**INSTRUCTIONS FOR THE TASK:**
With the pictures left out, return exactly the lines from the one containing "Taking a close" through the end of the listing below.

● ● ● ●

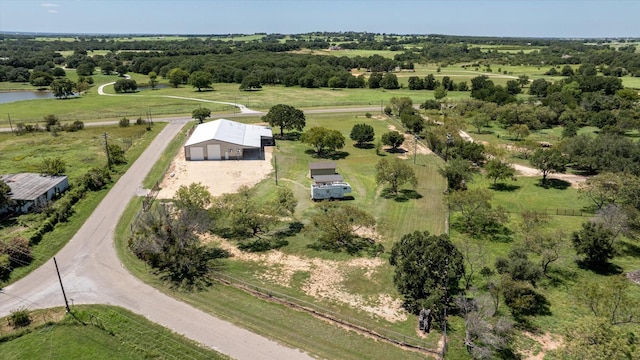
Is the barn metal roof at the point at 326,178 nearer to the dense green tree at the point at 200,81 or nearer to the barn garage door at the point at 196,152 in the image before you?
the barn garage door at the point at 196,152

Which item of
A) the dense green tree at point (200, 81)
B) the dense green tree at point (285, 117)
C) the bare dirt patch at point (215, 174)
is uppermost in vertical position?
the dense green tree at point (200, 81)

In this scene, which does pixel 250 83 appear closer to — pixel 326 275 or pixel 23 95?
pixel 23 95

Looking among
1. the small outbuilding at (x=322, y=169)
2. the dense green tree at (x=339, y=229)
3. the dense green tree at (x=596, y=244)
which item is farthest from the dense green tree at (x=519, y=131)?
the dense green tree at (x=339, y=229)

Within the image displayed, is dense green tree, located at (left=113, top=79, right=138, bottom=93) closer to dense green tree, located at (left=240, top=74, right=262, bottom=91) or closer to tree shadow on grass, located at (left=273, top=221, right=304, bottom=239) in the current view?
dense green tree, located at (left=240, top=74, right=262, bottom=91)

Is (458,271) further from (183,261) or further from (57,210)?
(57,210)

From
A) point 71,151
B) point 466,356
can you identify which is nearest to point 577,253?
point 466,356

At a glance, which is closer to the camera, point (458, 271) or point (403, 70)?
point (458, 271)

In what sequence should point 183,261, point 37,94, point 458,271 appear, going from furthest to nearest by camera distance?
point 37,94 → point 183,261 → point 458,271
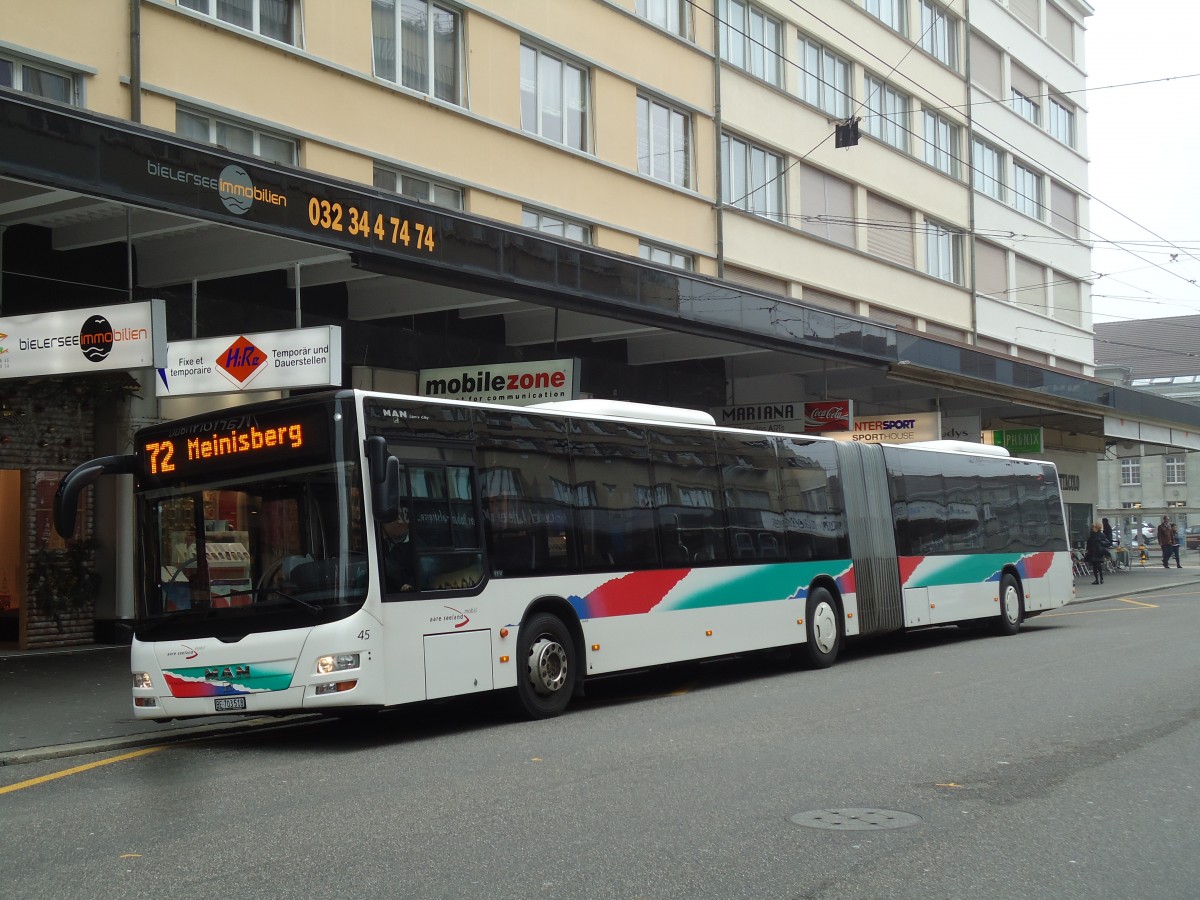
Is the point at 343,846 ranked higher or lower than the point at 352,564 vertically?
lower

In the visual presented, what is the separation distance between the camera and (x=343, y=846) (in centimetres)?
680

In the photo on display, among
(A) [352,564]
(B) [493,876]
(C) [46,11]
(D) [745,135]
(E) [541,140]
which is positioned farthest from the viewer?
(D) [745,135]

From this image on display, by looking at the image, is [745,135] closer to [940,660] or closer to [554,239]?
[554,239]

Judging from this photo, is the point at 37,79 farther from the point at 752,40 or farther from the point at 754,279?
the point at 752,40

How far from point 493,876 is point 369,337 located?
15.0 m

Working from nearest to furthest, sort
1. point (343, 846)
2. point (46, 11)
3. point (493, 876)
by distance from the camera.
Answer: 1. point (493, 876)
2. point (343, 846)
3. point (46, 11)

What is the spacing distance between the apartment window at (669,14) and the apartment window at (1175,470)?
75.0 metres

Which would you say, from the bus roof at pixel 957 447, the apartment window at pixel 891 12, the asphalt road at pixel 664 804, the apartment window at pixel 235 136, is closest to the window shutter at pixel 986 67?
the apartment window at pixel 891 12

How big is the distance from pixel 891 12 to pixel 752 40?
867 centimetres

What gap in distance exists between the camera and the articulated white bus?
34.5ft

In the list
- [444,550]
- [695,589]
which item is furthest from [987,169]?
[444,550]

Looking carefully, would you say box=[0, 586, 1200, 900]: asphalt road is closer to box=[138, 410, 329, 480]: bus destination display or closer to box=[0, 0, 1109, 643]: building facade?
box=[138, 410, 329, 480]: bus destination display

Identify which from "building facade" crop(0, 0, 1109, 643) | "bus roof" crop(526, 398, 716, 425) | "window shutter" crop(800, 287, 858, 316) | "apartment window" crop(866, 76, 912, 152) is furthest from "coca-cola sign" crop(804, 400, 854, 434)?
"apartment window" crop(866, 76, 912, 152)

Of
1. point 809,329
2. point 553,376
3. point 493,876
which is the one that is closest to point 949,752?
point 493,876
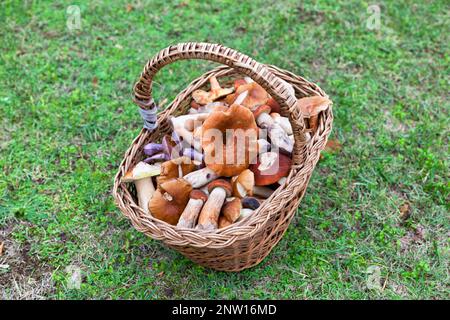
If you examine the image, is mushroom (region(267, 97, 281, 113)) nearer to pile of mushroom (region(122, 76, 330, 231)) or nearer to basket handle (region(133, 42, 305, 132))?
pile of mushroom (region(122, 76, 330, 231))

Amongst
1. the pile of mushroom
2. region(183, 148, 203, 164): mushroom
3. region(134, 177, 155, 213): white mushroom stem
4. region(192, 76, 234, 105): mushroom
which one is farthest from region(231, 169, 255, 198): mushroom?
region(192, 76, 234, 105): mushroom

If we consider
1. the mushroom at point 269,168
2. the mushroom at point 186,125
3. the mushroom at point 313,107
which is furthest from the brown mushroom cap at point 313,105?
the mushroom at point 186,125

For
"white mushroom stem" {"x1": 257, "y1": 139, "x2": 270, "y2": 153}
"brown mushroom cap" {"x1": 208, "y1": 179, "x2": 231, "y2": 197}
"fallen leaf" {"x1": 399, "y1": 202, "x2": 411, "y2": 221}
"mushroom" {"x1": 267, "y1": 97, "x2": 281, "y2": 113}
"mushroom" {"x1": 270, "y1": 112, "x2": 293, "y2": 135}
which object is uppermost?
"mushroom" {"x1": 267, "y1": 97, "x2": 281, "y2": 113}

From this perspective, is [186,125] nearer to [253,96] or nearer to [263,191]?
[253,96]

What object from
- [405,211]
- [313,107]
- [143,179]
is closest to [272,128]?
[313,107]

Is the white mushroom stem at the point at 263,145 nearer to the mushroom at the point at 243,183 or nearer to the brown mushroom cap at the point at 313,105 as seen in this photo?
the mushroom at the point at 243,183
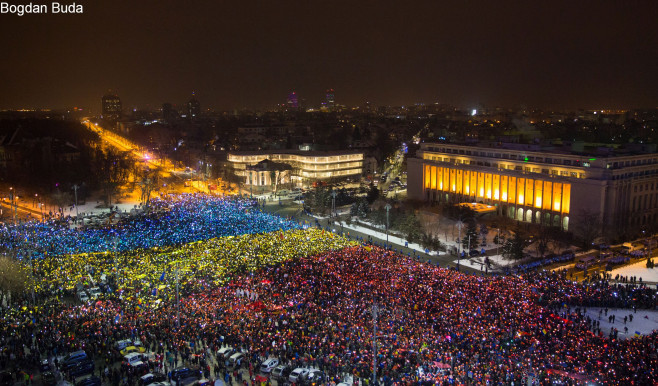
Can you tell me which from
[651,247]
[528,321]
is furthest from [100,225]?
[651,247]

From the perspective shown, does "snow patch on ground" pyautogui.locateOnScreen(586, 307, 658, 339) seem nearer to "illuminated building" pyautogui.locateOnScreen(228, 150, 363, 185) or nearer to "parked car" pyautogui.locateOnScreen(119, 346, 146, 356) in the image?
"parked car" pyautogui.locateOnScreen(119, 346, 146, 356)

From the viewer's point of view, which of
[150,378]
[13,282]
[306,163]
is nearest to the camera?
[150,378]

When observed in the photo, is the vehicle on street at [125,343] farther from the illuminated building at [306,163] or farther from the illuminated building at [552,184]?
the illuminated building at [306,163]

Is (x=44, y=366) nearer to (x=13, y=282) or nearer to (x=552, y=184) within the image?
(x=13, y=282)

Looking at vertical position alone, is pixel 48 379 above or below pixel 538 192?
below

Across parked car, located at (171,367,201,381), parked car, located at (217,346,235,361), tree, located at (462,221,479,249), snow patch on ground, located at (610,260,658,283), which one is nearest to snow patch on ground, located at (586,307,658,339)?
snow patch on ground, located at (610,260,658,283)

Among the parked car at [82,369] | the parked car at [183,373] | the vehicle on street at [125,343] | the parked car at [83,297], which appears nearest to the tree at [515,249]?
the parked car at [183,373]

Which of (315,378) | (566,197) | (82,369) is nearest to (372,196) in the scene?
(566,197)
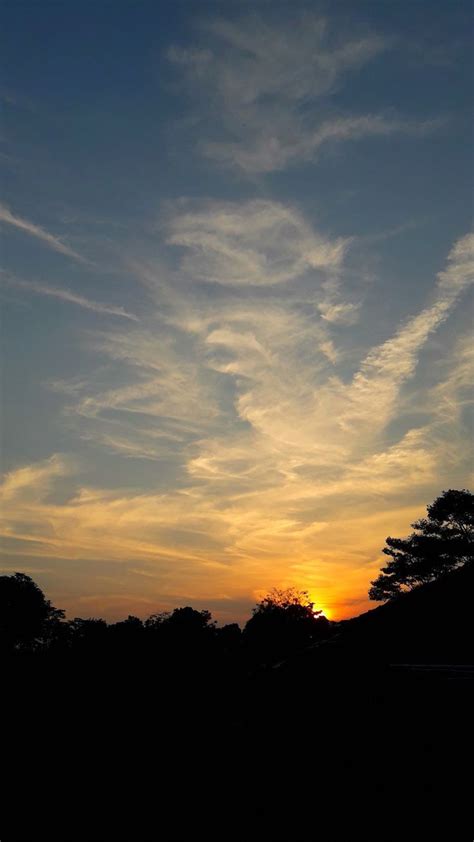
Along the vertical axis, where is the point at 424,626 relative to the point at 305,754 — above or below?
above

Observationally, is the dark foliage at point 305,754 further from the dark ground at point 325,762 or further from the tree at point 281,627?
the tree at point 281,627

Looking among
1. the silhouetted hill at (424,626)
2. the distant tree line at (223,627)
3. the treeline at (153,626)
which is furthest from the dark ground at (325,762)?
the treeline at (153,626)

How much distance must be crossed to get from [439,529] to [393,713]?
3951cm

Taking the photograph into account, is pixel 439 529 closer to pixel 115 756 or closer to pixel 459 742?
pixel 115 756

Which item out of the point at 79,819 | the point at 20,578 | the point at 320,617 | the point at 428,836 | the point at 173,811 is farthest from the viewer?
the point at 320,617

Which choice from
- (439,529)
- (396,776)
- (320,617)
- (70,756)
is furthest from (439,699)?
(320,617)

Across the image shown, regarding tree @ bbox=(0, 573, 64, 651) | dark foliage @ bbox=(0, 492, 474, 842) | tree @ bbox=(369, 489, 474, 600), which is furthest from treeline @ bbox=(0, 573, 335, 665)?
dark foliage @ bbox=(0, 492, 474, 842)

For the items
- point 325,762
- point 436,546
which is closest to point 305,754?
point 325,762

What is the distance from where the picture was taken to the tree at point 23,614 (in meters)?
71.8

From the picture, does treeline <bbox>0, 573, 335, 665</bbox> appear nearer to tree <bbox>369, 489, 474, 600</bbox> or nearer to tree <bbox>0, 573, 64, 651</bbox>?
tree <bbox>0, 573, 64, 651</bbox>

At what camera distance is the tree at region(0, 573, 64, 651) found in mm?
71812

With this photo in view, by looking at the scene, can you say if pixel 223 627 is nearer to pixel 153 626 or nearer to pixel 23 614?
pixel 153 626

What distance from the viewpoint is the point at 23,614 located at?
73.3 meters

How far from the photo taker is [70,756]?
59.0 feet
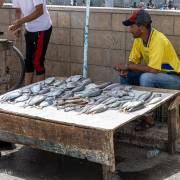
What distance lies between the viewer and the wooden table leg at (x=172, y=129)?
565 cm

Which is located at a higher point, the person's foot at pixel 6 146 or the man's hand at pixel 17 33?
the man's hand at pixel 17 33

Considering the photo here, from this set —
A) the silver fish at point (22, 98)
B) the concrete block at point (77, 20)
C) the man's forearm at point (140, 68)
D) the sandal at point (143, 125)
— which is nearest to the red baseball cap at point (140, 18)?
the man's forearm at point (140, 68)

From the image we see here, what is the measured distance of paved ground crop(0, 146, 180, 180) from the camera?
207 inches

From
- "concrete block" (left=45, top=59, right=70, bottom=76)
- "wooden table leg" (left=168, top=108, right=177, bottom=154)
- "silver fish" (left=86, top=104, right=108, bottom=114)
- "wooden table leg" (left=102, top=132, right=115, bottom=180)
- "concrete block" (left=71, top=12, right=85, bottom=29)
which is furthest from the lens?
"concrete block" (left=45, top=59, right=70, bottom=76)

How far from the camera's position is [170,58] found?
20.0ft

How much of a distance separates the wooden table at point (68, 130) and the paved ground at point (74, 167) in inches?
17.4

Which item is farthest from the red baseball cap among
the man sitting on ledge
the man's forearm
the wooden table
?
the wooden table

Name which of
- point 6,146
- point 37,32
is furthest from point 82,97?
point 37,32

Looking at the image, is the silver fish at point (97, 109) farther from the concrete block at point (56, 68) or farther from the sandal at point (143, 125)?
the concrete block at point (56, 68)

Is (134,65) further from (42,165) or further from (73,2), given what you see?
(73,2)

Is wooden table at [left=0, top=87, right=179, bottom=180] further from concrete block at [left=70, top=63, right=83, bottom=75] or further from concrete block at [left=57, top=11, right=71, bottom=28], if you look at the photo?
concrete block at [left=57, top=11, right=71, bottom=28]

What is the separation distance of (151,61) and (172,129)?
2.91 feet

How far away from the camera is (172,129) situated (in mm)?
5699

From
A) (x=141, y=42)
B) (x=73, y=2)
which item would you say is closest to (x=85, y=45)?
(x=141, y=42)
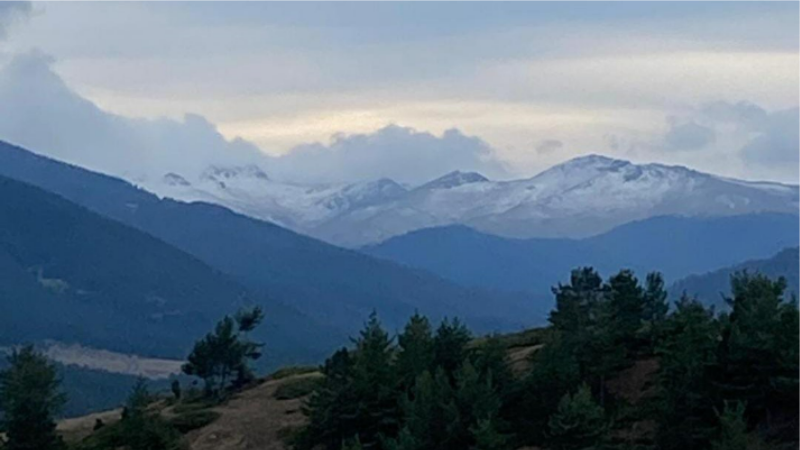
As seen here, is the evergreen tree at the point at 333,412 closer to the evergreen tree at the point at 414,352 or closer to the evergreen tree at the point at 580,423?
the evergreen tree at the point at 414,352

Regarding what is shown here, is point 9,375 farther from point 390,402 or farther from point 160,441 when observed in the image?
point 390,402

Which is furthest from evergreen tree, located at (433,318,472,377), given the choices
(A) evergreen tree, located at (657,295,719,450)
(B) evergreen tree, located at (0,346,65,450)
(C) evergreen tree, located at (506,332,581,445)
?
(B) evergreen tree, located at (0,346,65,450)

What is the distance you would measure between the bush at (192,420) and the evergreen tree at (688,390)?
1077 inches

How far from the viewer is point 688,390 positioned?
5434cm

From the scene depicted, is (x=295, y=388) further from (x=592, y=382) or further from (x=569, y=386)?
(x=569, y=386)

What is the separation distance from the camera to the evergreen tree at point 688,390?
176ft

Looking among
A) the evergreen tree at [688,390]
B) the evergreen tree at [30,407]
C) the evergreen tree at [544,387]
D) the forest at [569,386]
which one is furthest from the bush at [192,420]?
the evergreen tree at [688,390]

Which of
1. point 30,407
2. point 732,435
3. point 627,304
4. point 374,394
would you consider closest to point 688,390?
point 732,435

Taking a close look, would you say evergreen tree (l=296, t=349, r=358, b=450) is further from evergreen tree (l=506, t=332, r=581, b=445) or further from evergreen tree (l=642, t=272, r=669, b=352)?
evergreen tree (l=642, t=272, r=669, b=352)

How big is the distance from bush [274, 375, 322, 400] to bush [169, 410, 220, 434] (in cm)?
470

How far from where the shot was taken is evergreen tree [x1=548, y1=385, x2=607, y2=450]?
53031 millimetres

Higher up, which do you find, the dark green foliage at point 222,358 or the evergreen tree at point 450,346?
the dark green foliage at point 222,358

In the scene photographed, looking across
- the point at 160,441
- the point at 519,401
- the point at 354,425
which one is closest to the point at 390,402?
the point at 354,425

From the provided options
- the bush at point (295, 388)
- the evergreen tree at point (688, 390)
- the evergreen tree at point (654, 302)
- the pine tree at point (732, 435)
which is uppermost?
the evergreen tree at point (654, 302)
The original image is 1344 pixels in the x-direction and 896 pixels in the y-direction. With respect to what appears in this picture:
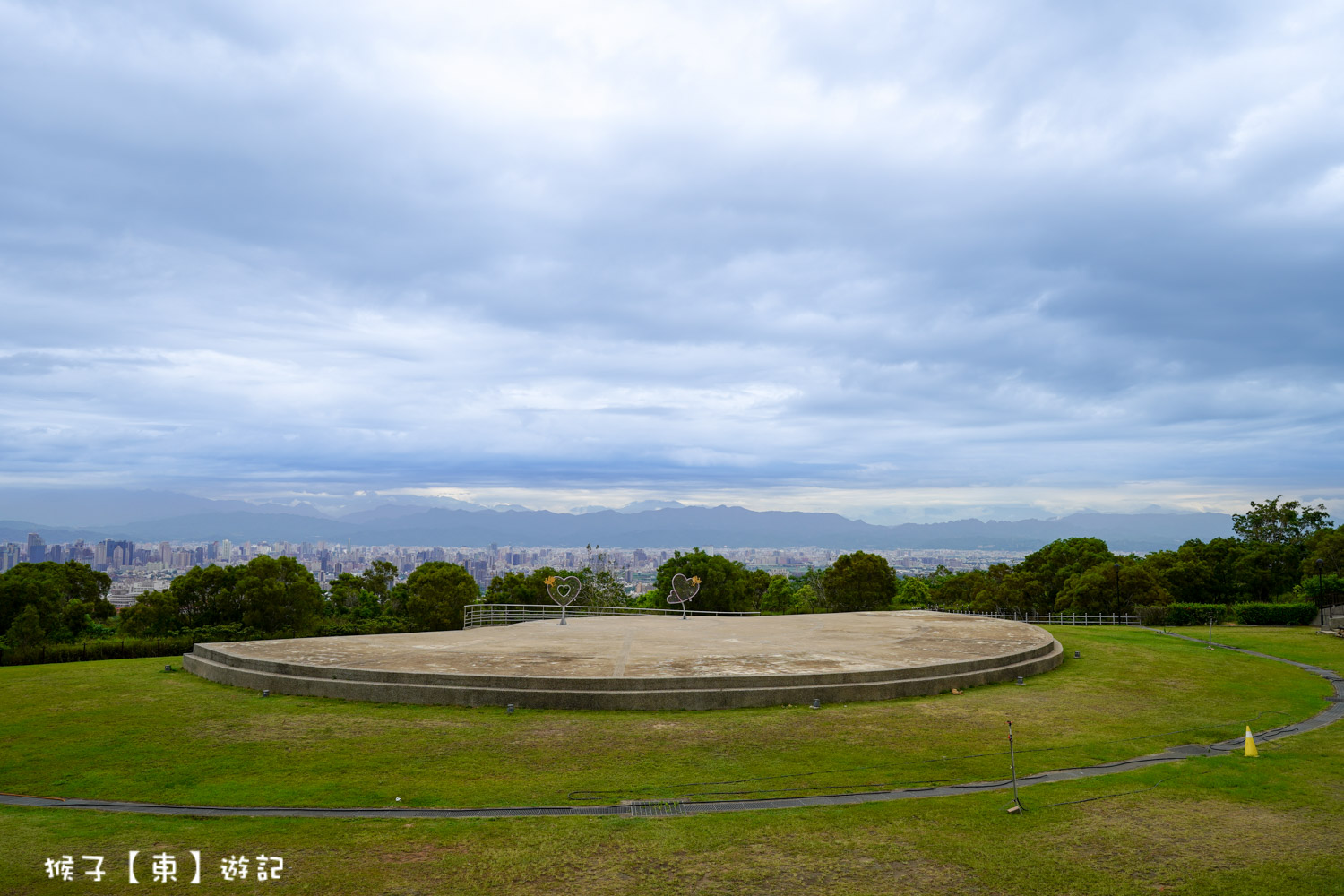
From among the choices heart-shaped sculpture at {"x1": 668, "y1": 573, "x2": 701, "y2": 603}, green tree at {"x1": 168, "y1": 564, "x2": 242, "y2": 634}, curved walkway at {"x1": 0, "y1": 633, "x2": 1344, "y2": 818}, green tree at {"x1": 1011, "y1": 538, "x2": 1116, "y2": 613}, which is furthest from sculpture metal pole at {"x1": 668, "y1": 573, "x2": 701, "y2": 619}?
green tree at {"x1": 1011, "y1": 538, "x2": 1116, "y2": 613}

● ● ● ●

**THE RESPONSE:**
Taking a close look, would you say evergreen tree (l=296, t=349, r=358, b=450) is further from evergreen tree (l=506, t=332, r=581, b=445) or further from evergreen tree (l=642, t=272, r=669, b=352)?
evergreen tree (l=642, t=272, r=669, b=352)

How big is the distance from bush [274, 375, 322, 400] to bush [169, 410, 220, 434] (in cm)?
470

How far from where the shot was taken is evergreen tree [x1=548, y1=385, x2=607, y2=450]?
53031 millimetres

Higher up, which do you find, the dark green foliage at point 222,358 or the evergreen tree at point 450,346?
the dark green foliage at point 222,358

In the scene photographed, looking across
- the point at 160,441
- the point at 519,401
- the point at 354,425
which one is closest to the point at 390,402?
the point at 354,425

From the provided options
- the bush at point (295, 388)
- the evergreen tree at point (688, 390)
- the evergreen tree at point (654, 302)
- the pine tree at point (732, 435)
which is uppermost?
the evergreen tree at point (654, 302)
The original image is 1344 pixels in the x-direction and 896 pixels in the y-direction. With respect to what appears in this picture:
From among the choices heart-shaped sculpture at {"x1": 668, "y1": 573, "x2": 701, "y2": 603}, green tree at {"x1": 168, "y1": 564, "x2": 242, "y2": 634}, curved walkway at {"x1": 0, "y1": 633, "x2": 1344, "y2": 818}, green tree at {"x1": 1011, "y1": 538, "x2": 1116, "y2": 613}, which is furthest from sculpture metal pole at {"x1": 668, "y1": 573, "x2": 701, "y2": 619}?
green tree at {"x1": 1011, "y1": 538, "x2": 1116, "y2": 613}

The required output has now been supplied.